Tensor Deduplication for Multi-Model Inference
Multi-model workloads are the norm: A/B tests, customer fine-tunes, safety variants, multi-stage pipelines. GPU memory requirements scales linearly with model count, and VRAM is the limiting resource. Tensor dedup can make a big difference here.
Summary
- Problem: Multi-model workloads are the norm: A/B tests, customer fine-tunes, safety variants, multi-stage pipelines. GPU memory scales linearly with model count, and VRAM is the limiting resource.

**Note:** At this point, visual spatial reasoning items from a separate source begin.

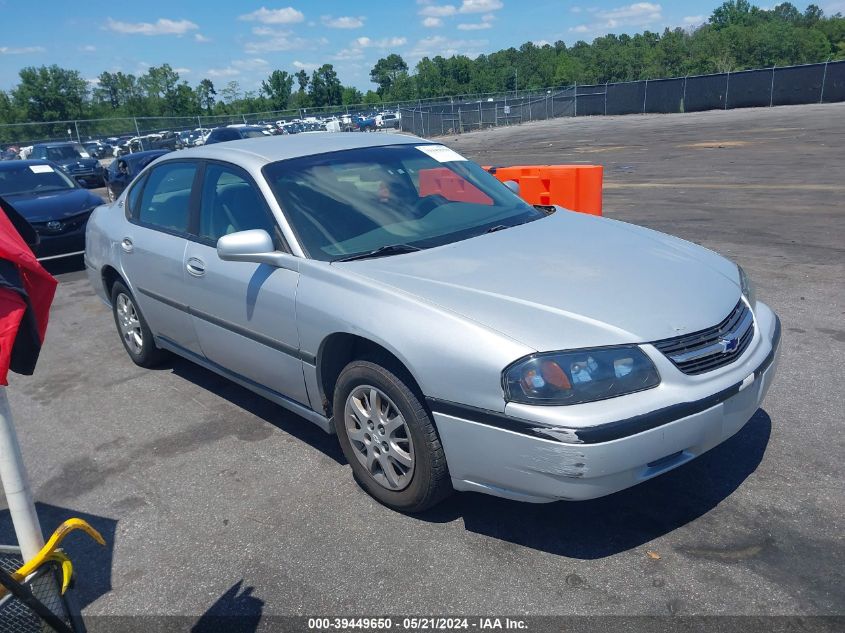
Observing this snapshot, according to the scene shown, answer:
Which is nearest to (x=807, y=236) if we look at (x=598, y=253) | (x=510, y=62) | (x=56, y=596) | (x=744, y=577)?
(x=598, y=253)

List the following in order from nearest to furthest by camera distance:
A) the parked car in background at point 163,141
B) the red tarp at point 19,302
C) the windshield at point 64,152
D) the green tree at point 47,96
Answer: the red tarp at point 19,302 < the windshield at point 64,152 < the parked car in background at point 163,141 < the green tree at point 47,96

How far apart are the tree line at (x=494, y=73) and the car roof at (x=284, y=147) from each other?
68.2 meters

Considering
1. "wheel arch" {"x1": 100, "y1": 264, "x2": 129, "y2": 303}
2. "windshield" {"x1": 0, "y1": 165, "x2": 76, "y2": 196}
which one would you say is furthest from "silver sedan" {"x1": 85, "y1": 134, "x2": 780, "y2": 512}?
"windshield" {"x1": 0, "y1": 165, "x2": 76, "y2": 196}

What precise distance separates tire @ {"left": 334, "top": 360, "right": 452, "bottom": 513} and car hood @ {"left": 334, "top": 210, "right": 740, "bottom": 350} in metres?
0.42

- Solution: Tensor deduplication automatically identifies and shares bit-identical weight tensors across models, requiring no checkpoint modifications.
- Results: Across diffusion and LLM workloads, real-world savings range from 3–32%. DeepFloyd IF stages share 18.87 GB (32% reduction). Synthetic upper bound is 50%.
- Overhead: Hashing adds <1% to model load time. Zero runtime overhead since the forward pass is unchanged.
- Compatibility: Works with HuggingFace safetensors, GGUF, and Diffusers pipelines. No changes to training or checkpoints required.
Multi-Model Memory Bloat
Modern inference deployments rarely serve a single model. Production systems routinely load:
- Multiple fine-tuned variants (chat, code, domain-specific)
- A/B test candidates running simultaneously
- Multi-stage pipelines (e.g., diffusion models with shared text encoders)
- Customer-specific adapters merged into standalone checkpoints
Each model loads its full weight set into GPU memory, even when most tensors are bit-identical to models already loaded. A deployment serving 5 variants of a 7B model allocates 35 GB, despite potentially 80%+ weight overlap.
Introduction
Tensor deduplication works like a content-addressable store for model weights: if two models contain identical tensors, I load the data once and let all models share the same GPU memory.
The mechanism is model-agnostic. It operates at the weight-loading layer, computing cryptographic fingerprints of each tensor and reusing storage when matches are found. Reused tensors share the exact same data_ptr() on GPU, and no model sees any behavioral change.
Experiments:
- DeepFloyd IF (multi-stage diffusion): 32% memory reduction (18.87 GB saved)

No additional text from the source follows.